Yep, their food has been stolen. In the wild, food is the root of all evil. To civilization, it’s money.
And just as Meowth is trying to get out of a possible beating, what should happen but…
“Prepare for trouble, it’s now or never!”
“And make it double, we’re all together!”
“To protect the world from devastation!”
“To unite all peoples within our nation!”
“To denounce the evils of truth and love!”

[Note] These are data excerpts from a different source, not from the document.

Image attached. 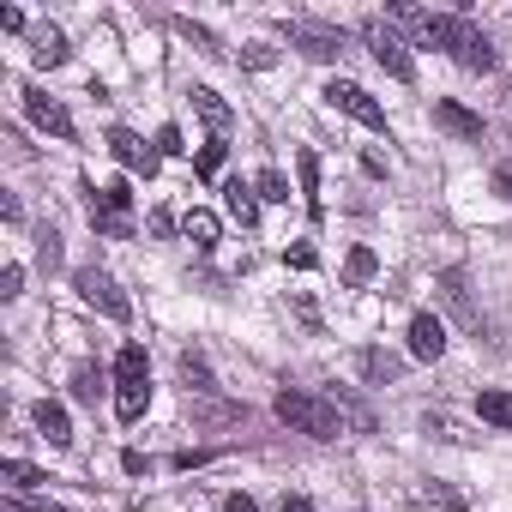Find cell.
Masks as SVG:
<instances>
[{
  "mask_svg": "<svg viewBox=\"0 0 512 512\" xmlns=\"http://www.w3.org/2000/svg\"><path fill=\"white\" fill-rule=\"evenodd\" d=\"M37 260H43V266H61V235H55V229L37 235Z\"/></svg>",
  "mask_w": 512,
  "mask_h": 512,
  "instance_id": "obj_32",
  "label": "cell"
},
{
  "mask_svg": "<svg viewBox=\"0 0 512 512\" xmlns=\"http://www.w3.org/2000/svg\"><path fill=\"white\" fill-rule=\"evenodd\" d=\"M25 290V266H7V272H0V302H13Z\"/></svg>",
  "mask_w": 512,
  "mask_h": 512,
  "instance_id": "obj_33",
  "label": "cell"
},
{
  "mask_svg": "<svg viewBox=\"0 0 512 512\" xmlns=\"http://www.w3.org/2000/svg\"><path fill=\"white\" fill-rule=\"evenodd\" d=\"M272 410H278L284 428H296V434H308V440H338V434H344V416H338L332 398H320V392L284 386V392L272 398Z\"/></svg>",
  "mask_w": 512,
  "mask_h": 512,
  "instance_id": "obj_2",
  "label": "cell"
},
{
  "mask_svg": "<svg viewBox=\"0 0 512 512\" xmlns=\"http://www.w3.org/2000/svg\"><path fill=\"white\" fill-rule=\"evenodd\" d=\"M356 374H362L368 386H392V380L404 374V356H392V350H362V356H356Z\"/></svg>",
  "mask_w": 512,
  "mask_h": 512,
  "instance_id": "obj_14",
  "label": "cell"
},
{
  "mask_svg": "<svg viewBox=\"0 0 512 512\" xmlns=\"http://www.w3.org/2000/svg\"><path fill=\"white\" fill-rule=\"evenodd\" d=\"M25 115H31L43 133H55V139H73V133H79V127H73V115H67V109L49 97V91H37V85L25 91Z\"/></svg>",
  "mask_w": 512,
  "mask_h": 512,
  "instance_id": "obj_9",
  "label": "cell"
},
{
  "mask_svg": "<svg viewBox=\"0 0 512 512\" xmlns=\"http://www.w3.org/2000/svg\"><path fill=\"white\" fill-rule=\"evenodd\" d=\"M320 97H326V103H332L338 115H350V121L374 127V133H386V109H380V103H374V97H368V91H362L356 79H332V85H326Z\"/></svg>",
  "mask_w": 512,
  "mask_h": 512,
  "instance_id": "obj_6",
  "label": "cell"
},
{
  "mask_svg": "<svg viewBox=\"0 0 512 512\" xmlns=\"http://www.w3.org/2000/svg\"><path fill=\"white\" fill-rule=\"evenodd\" d=\"M223 205H229V217H235L241 229L260 223V193H253L247 181H229V187H223Z\"/></svg>",
  "mask_w": 512,
  "mask_h": 512,
  "instance_id": "obj_18",
  "label": "cell"
},
{
  "mask_svg": "<svg viewBox=\"0 0 512 512\" xmlns=\"http://www.w3.org/2000/svg\"><path fill=\"white\" fill-rule=\"evenodd\" d=\"M97 392H103V368H97V362H79V368H73V398H79V404H97Z\"/></svg>",
  "mask_w": 512,
  "mask_h": 512,
  "instance_id": "obj_27",
  "label": "cell"
},
{
  "mask_svg": "<svg viewBox=\"0 0 512 512\" xmlns=\"http://www.w3.org/2000/svg\"><path fill=\"white\" fill-rule=\"evenodd\" d=\"M374 272H380L374 247H350V260H344V284H350V290H362V284H368Z\"/></svg>",
  "mask_w": 512,
  "mask_h": 512,
  "instance_id": "obj_24",
  "label": "cell"
},
{
  "mask_svg": "<svg viewBox=\"0 0 512 512\" xmlns=\"http://www.w3.org/2000/svg\"><path fill=\"white\" fill-rule=\"evenodd\" d=\"M73 290H79V302H91L103 320H115V326H127V320H133V302L121 296V284H115L109 272H97V266H79V272H73Z\"/></svg>",
  "mask_w": 512,
  "mask_h": 512,
  "instance_id": "obj_5",
  "label": "cell"
},
{
  "mask_svg": "<svg viewBox=\"0 0 512 512\" xmlns=\"http://www.w3.org/2000/svg\"><path fill=\"white\" fill-rule=\"evenodd\" d=\"M181 229H187V241H193L199 253H211V247H217V217H211V211H187V217H181Z\"/></svg>",
  "mask_w": 512,
  "mask_h": 512,
  "instance_id": "obj_22",
  "label": "cell"
},
{
  "mask_svg": "<svg viewBox=\"0 0 512 512\" xmlns=\"http://www.w3.org/2000/svg\"><path fill=\"white\" fill-rule=\"evenodd\" d=\"M241 67L266 73V67H278V49H272V43H247V49H241Z\"/></svg>",
  "mask_w": 512,
  "mask_h": 512,
  "instance_id": "obj_29",
  "label": "cell"
},
{
  "mask_svg": "<svg viewBox=\"0 0 512 512\" xmlns=\"http://www.w3.org/2000/svg\"><path fill=\"white\" fill-rule=\"evenodd\" d=\"M278 512H314V500H308V494H284V506H278Z\"/></svg>",
  "mask_w": 512,
  "mask_h": 512,
  "instance_id": "obj_39",
  "label": "cell"
},
{
  "mask_svg": "<svg viewBox=\"0 0 512 512\" xmlns=\"http://www.w3.org/2000/svg\"><path fill=\"white\" fill-rule=\"evenodd\" d=\"M31 422H37V434H43L49 446H73V422H67V410H61L55 398H43V404L31 410Z\"/></svg>",
  "mask_w": 512,
  "mask_h": 512,
  "instance_id": "obj_15",
  "label": "cell"
},
{
  "mask_svg": "<svg viewBox=\"0 0 512 512\" xmlns=\"http://www.w3.org/2000/svg\"><path fill=\"white\" fill-rule=\"evenodd\" d=\"M109 157L121 163V169H139V175H157V151L139 139V133H127V127H115L109 133Z\"/></svg>",
  "mask_w": 512,
  "mask_h": 512,
  "instance_id": "obj_10",
  "label": "cell"
},
{
  "mask_svg": "<svg viewBox=\"0 0 512 512\" xmlns=\"http://www.w3.org/2000/svg\"><path fill=\"white\" fill-rule=\"evenodd\" d=\"M476 416H482L488 428H512V392H482V398H476Z\"/></svg>",
  "mask_w": 512,
  "mask_h": 512,
  "instance_id": "obj_23",
  "label": "cell"
},
{
  "mask_svg": "<svg viewBox=\"0 0 512 512\" xmlns=\"http://www.w3.org/2000/svg\"><path fill=\"white\" fill-rule=\"evenodd\" d=\"M368 49H374V61H380L398 85H416V61H410V49L398 43V31H392V25L368 19Z\"/></svg>",
  "mask_w": 512,
  "mask_h": 512,
  "instance_id": "obj_7",
  "label": "cell"
},
{
  "mask_svg": "<svg viewBox=\"0 0 512 512\" xmlns=\"http://www.w3.org/2000/svg\"><path fill=\"white\" fill-rule=\"evenodd\" d=\"M326 398H332V410H338V416H344L356 434H374V410H368L356 392H326Z\"/></svg>",
  "mask_w": 512,
  "mask_h": 512,
  "instance_id": "obj_21",
  "label": "cell"
},
{
  "mask_svg": "<svg viewBox=\"0 0 512 512\" xmlns=\"http://www.w3.org/2000/svg\"><path fill=\"white\" fill-rule=\"evenodd\" d=\"M145 410H151V362H145L139 344H121V356H115V416L139 422Z\"/></svg>",
  "mask_w": 512,
  "mask_h": 512,
  "instance_id": "obj_3",
  "label": "cell"
},
{
  "mask_svg": "<svg viewBox=\"0 0 512 512\" xmlns=\"http://www.w3.org/2000/svg\"><path fill=\"white\" fill-rule=\"evenodd\" d=\"M392 19H398V25H410L422 43L446 49V55H452L458 67H470V73H494V61H500V55H494V43H488L464 13H416V7H398Z\"/></svg>",
  "mask_w": 512,
  "mask_h": 512,
  "instance_id": "obj_1",
  "label": "cell"
},
{
  "mask_svg": "<svg viewBox=\"0 0 512 512\" xmlns=\"http://www.w3.org/2000/svg\"><path fill=\"white\" fill-rule=\"evenodd\" d=\"M494 193H500V199H512V163H500V169H494Z\"/></svg>",
  "mask_w": 512,
  "mask_h": 512,
  "instance_id": "obj_38",
  "label": "cell"
},
{
  "mask_svg": "<svg viewBox=\"0 0 512 512\" xmlns=\"http://www.w3.org/2000/svg\"><path fill=\"white\" fill-rule=\"evenodd\" d=\"M91 199V229L109 235V241H127L133 235V187L127 181H109V187H85Z\"/></svg>",
  "mask_w": 512,
  "mask_h": 512,
  "instance_id": "obj_4",
  "label": "cell"
},
{
  "mask_svg": "<svg viewBox=\"0 0 512 512\" xmlns=\"http://www.w3.org/2000/svg\"><path fill=\"white\" fill-rule=\"evenodd\" d=\"M181 380H187L193 392H217V380H211V362H205L199 350H181Z\"/></svg>",
  "mask_w": 512,
  "mask_h": 512,
  "instance_id": "obj_25",
  "label": "cell"
},
{
  "mask_svg": "<svg viewBox=\"0 0 512 512\" xmlns=\"http://www.w3.org/2000/svg\"><path fill=\"white\" fill-rule=\"evenodd\" d=\"M181 151H187V145H181V127H163V133H157V157H181Z\"/></svg>",
  "mask_w": 512,
  "mask_h": 512,
  "instance_id": "obj_35",
  "label": "cell"
},
{
  "mask_svg": "<svg viewBox=\"0 0 512 512\" xmlns=\"http://www.w3.org/2000/svg\"><path fill=\"white\" fill-rule=\"evenodd\" d=\"M121 470H127V476H151V458H145V452H121Z\"/></svg>",
  "mask_w": 512,
  "mask_h": 512,
  "instance_id": "obj_37",
  "label": "cell"
},
{
  "mask_svg": "<svg viewBox=\"0 0 512 512\" xmlns=\"http://www.w3.org/2000/svg\"><path fill=\"white\" fill-rule=\"evenodd\" d=\"M223 157H229V145H223V139H211V145H199V163H193V169H199V175L211 181V175L223 169Z\"/></svg>",
  "mask_w": 512,
  "mask_h": 512,
  "instance_id": "obj_28",
  "label": "cell"
},
{
  "mask_svg": "<svg viewBox=\"0 0 512 512\" xmlns=\"http://www.w3.org/2000/svg\"><path fill=\"white\" fill-rule=\"evenodd\" d=\"M67 55H73V49H67V37H61L55 25L31 31V61H37V67H67Z\"/></svg>",
  "mask_w": 512,
  "mask_h": 512,
  "instance_id": "obj_16",
  "label": "cell"
},
{
  "mask_svg": "<svg viewBox=\"0 0 512 512\" xmlns=\"http://www.w3.org/2000/svg\"><path fill=\"white\" fill-rule=\"evenodd\" d=\"M175 31H181V37H187V43H199V49H205V55H223V49H217V37H211V31H205V25H193V19H175Z\"/></svg>",
  "mask_w": 512,
  "mask_h": 512,
  "instance_id": "obj_30",
  "label": "cell"
},
{
  "mask_svg": "<svg viewBox=\"0 0 512 512\" xmlns=\"http://www.w3.org/2000/svg\"><path fill=\"white\" fill-rule=\"evenodd\" d=\"M290 49H302L308 61H338V55H344V31H326V25H290Z\"/></svg>",
  "mask_w": 512,
  "mask_h": 512,
  "instance_id": "obj_8",
  "label": "cell"
},
{
  "mask_svg": "<svg viewBox=\"0 0 512 512\" xmlns=\"http://www.w3.org/2000/svg\"><path fill=\"white\" fill-rule=\"evenodd\" d=\"M0 482H7V494H31V488H43L49 476H43L37 464H25V458H7V464H0Z\"/></svg>",
  "mask_w": 512,
  "mask_h": 512,
  "instance_id": "obj_20",
  "label": "cell"
},
{
  "mask_svg": "<svg viewBox=\"0 0 512 512\" xmlns=\"http://www.w3.org/2000/svg\"><path fill=\"white\" fill-rule=\"evenodd\" d=\"M193 109H199V121H205L211 133H223V127L235 121V115H229V103H223V97H217L211 85H193Z\"/></svg>",
  "mask_w": 512,
  "mask_h": 512,
  "instance_id": "obj_19",
  "label": "cell"
},
{
  "mask_svg": "<svg viewBox=\"0 0 512 512\" xmlns=\"http://www.w3.org/2000/svg\"><path fill=\"white\" fill-rule=\"evenodd\" d=\"M434 127L440 133H452V139H464V145H482V115H470L464 103H434Z\"/></svg>",
  "mask_w": 512,
  "mask_h": 512,
  "instance_id": "obj_12",
  "label": "cell"
},
{
  "mask_svg": "<svg viewBox=\"0 0 512 512\" xmlns=\"http://www.w3.org/2000/svg\"><path fill=\"white\" fill-rule=\"evenodd\" d=\"M410 356H416V362H440V356H446V326H440L434 314H416V320H410Z\"/></svg>",
  "mask_w": 512,
  "mask_h": 512,
  "instance_id": "obj_13",
  "label": "cell"
},
{
  "mask_svg": "<svg viewBox=\"0 0 512 512\" xmlns=\"http://www.w3.org/2000/svg\"><path fill=\"white\" fill-rule=\"evenodd\" d=\"M284 266H296V272H314V266H320V253H314V247H290V253H284Z\"/></svg>",
  "mask_w": 512,
  "mask_h": 512,
  "instance_id": "obj_34",
  "label": "cell"
},
{
  "mask_svg": "<svg viewBox=\"0 0 512 512\" xmlns=\"http://www.w3.org/2000/svg\"><path fill=\"white\" fill-rule=\"evenodd\" d=\"M296 175H302V205H308V217H326V199H320V157H314V151H296Z\"/></svg>",
  "mask_w": 512,
  "mask_h": 512,
  "instance_id": "obj_17",
  "label": "cell"
},
{
  "mask_svg": "<svg viewBox=\"0 0 512 512\" xmlns=\"http://www.w3.org/2000/svg\"><path fill=\"white\" fill-rule=\"evenodd\" d=\"M199 464H211V452H199V446H187V452H175V470H199Z\"/></svg>",
  "mask_w": 512,
  "mask_h": 512,
  "instance_id": "obj_36",
  "label": "cell"
},
{
  "mask_svg": "<svg viewBox=\"0 0 512 512\" xmlns=\"http://www.w3.org/2000/svg\"><path fill=\"white\" fill-rule=\"evenodd\" d=\"M0 512H67V506H55V500H25V494H7V500H0Z\"/></svg>",
  "mask_w": 512,
  "mask_h": 512,
  "instance_id": "obj_31",
  "label": "cell"
},
{
  "mask_svg": "<svg viewBox=\"0 0 512 512\" xmlns=\"http://www.w3.org/2000/svg\"><path fill=\"white\" fill-rule=\"evenodd\" d=\"M253 193L272 199V205H290V175L284 169H260V175H253Z\"/></svg>",
  "mask_w": 512,
  "mask_h": 512,
  "instance_id": "obj_26",
  "label": "cell"
},
{
  "mask_svg": "<svg viewBox=\"0 0 512 512\" xmlns=\"http://www.w3.org/2000/svg\"><path fill=\"white\" fill-rule=\"evenodd\" d=\"M223 512H260V506H253L247 494H229V500H223Z\"/></svg>",
  "mask_w": 512,
  "mask_h": 512,
  "instance_id": "obj_40",
  "label": "cell"
},
{
  "mask_svg": "<svg viewBox=\"0 0 512 512\" xmlns=\"http://www.w3.org/2000/svg\"><path fill=\"white\" fill-rule=\"evenodd\" d=\"M440 302L464 320V332H476L482 338V308L470 302V284H464V272H440Z\"/></svg>",
  "mask_w": 512,
  "mask_h": 512,
  "instance_id": "obj_11",
  "label": "cell"
}]
</instances>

“To extends our reach to the stars above!”
“Jessie!”
“James!”
“Team Rocket blasts off at the speed of light!”
“Surrender now or prepare for a reunification fight!”
“Meowth, that’s right!”
And, in other news, The Amazing World of Gumball will be on next. Thanks, CN.
Alas, the motto is too charismatic for Meowth to resist. But the Pangoro aren’t having it. And so Team Rocket is blasting off again. The Pangoro gets their berries back and even shares them with the twerps. How nice. Civilization can learn from this. The twerps bid farewell to the Pangoro. Bonnie reflects on her day with Meowth, citing it to be fun.
Well, when he speaks in English, he is.
But the day of terrible luck is over now. Will tomorrow be better? Find out next time, as the journey is…
---
Pokemopolis Episode Name: My Dedenne for Some Duct Tape!
Dodgyness Rating: 2/5
Animation: 3/5
Story: A Pangoro herd's food is stolen, and their rampage splits the main characters up. Everyone spends the day rejoining.
Team Rocket: Stealing food from the wild.
Moral Learnt: Fortune telling is bullshit.